Trends in health-care costs and utilization for inflammatory bowel disease from 2010 to 2014 in Korea: A nationwide population-based study.

Author information

1
Center for Crohn's and Colitis, Division of Gastroenterology and Hepatology, Department of Internal Medicine, Kyung Hee University School of Medicine, Seoul, Korea.
2
Division of Endocrinology, Department of Internal Medicine, Kyung Hee University School of Medicine, Seoul, Korea.
3
Division of Gastroenterology and Hepatology, Department of Internal Medicine, Kyung Hee University School of Medicine, Seoul, Korea.

Abstract

BACKGROUND AND AIM:

Data regarding health-care costs and utilization for inflammatory bowel disease (IBD) at the population level are limited in Asia. We aimed to investigate the nationwide prevalence and health-care cost and utilization of IBD in Korea.

METHODS:

We tracked the IBD-attributable health-care costs and utilization from 2010 to 2014 using the public dataset obtained from Korean National Health Insurance Service claims. We estimated the nationwide prevalence of IBD using population census data from Statistics Korea during the same period.

RESULTS:

In total, 236 106 IBD patients were analyzed. The estimated IBD prevalence significantly increased from 85.1/100 000 in 2010 to 106/100 000 in 2014. The overall annual health-care costs for IBD increased from $23.2 million (US dollars) in 2010 to $49.7 million in 2014 (P < 0.001).
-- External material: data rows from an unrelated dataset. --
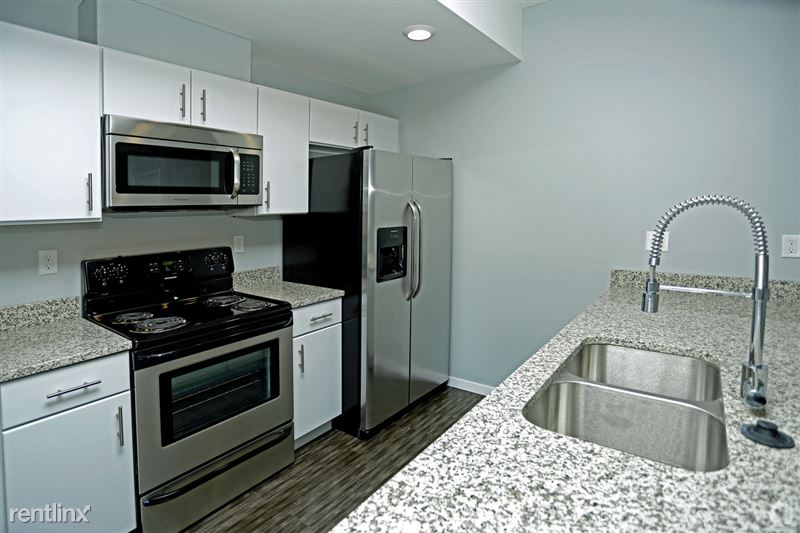 Turnkey/Furnished Suites @ 42 West Apartments - 5 - 42-west-southfield-mi-1br-1ba (1)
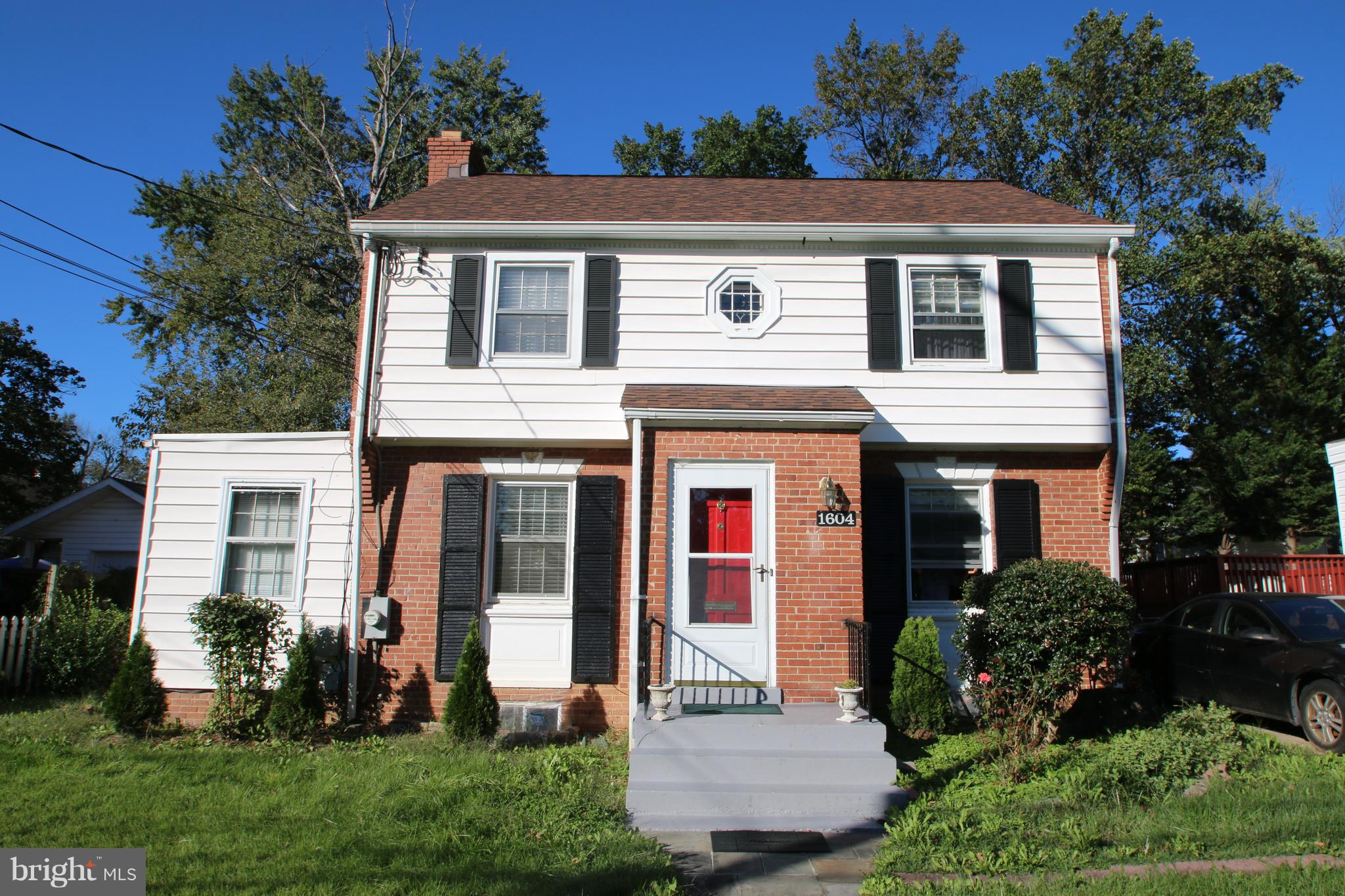 1604 OAKVIEW DRIVE, SILVER SPRING, MD 20903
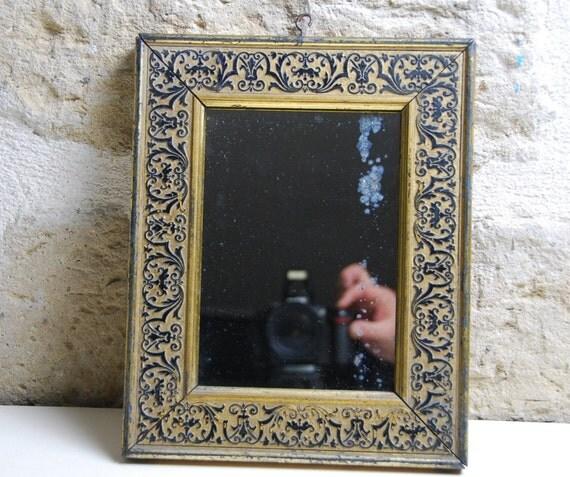 Superb petit miroir fin 19 me bois dor patin noire glace for Petit miroir dore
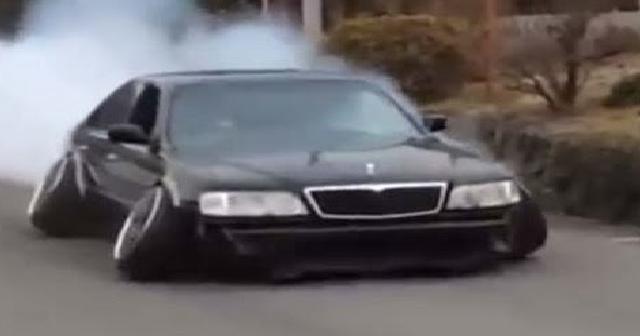 【スカッと!】シャコタンDQN車が煽ってきたので罠を仕掛けた結果www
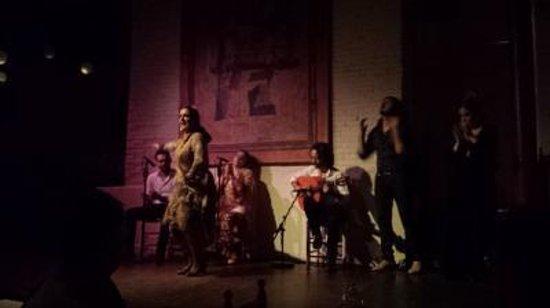 El Tablao de Carmen : 迫力ある踊り
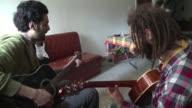 Las bandas sirias huidas de la guerra encuentran seguridad y nuevos seguidores en el vecino Libano donde estan revitalizando la escena musical con un...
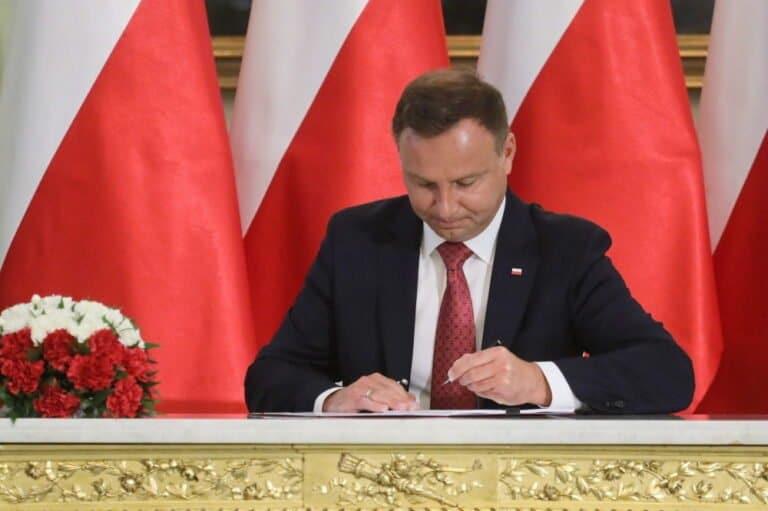Andrzej Duda podpisał ustawę w sprawie czternastej emerytury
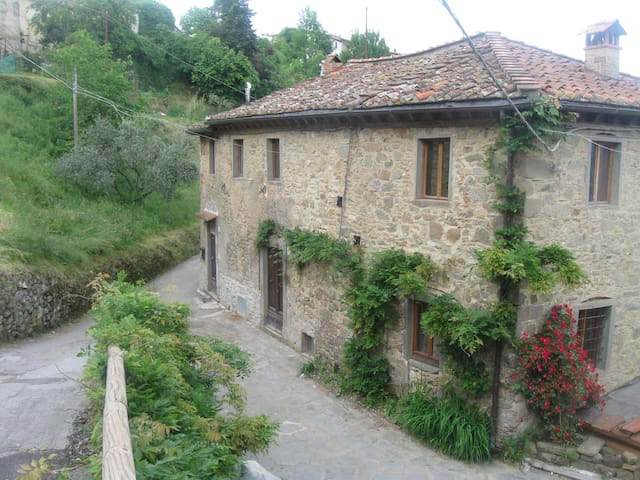 Beautiful Farmhouse in Mountains - Bagni di Lucca - House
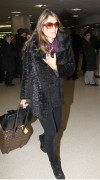 Элизабет Харли, фото 2317. Elizabeth Hurley arriving to Newark Airport in New Jersey, January 23, foto 2317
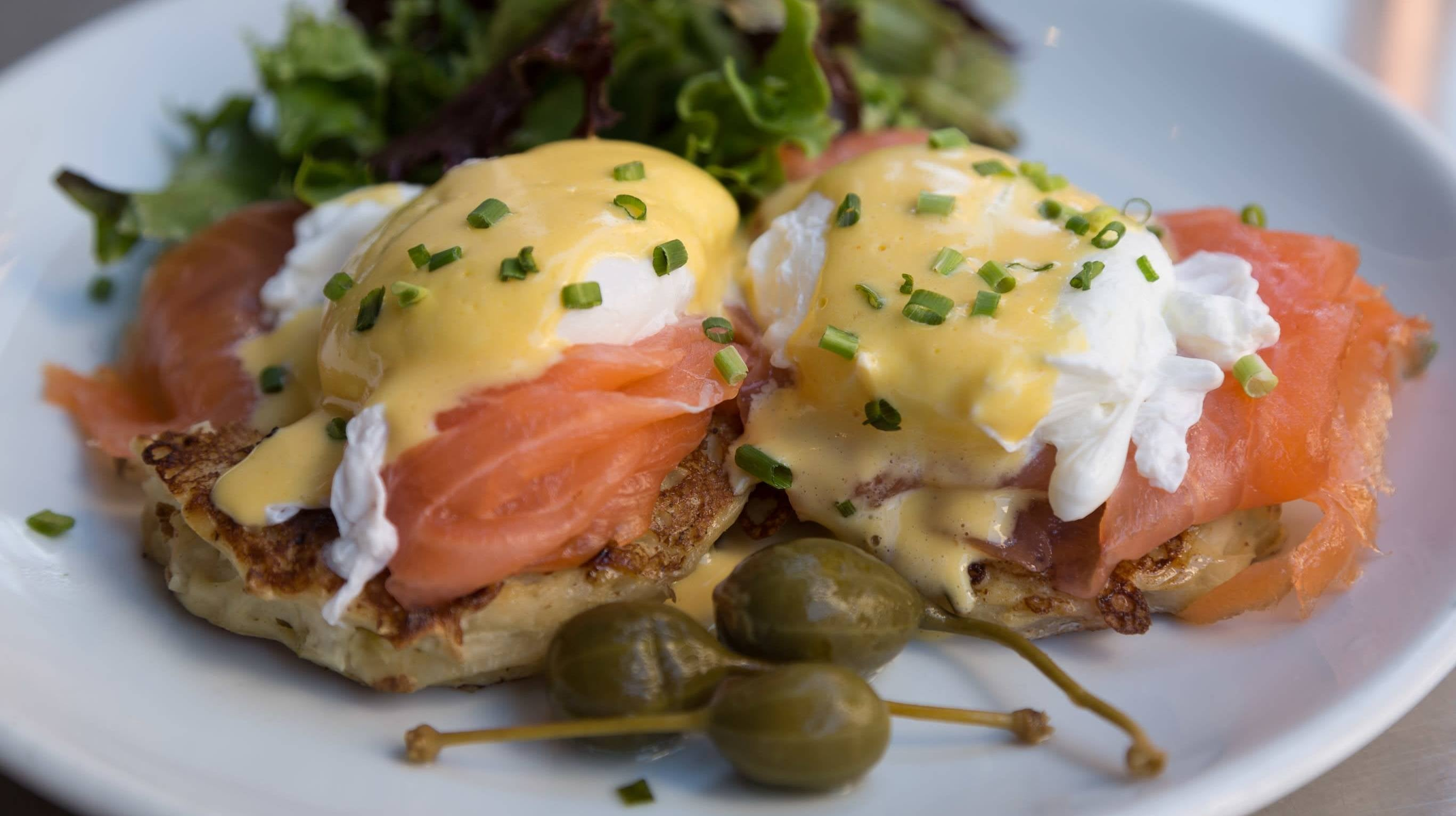 Make Hollandaise Sauce The Easy Way With An Immersion Circulator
During the same period, the health-care cost per capita also increased from $572.3 to $983.7 (P < 0.001). The outpatient to total cost ratio increased from 45.5% in 2010 to 66.6% in 2014. Regarding health-care utilization, the outpatient to total days of service use ratio increased from 73.1% in 2010 to 76.9% in 2014. Of the total days of service used, the proportions of tertiary, general, and community hospitals increased significantly with a concomitant decrease in that of primary clinics (all P values < 0.001).

CONCLUSIONS:

This population-based study confirmed the steadily rising rate of prevalence of IBD in Korea. It also demonstrated that the shifting to outpatient care and advanced care settings are drivers for the dramatic increase in IBD-related health-care costs in Korea.

KEYWORDS:

administrative claims; cost and cost analysis; delivery of health care; health care; health-care costs; inflammatory bowel diseases

PMID:
29055148
DOI:
10.1111/jgh.14027
[Indexed for MEDLINE]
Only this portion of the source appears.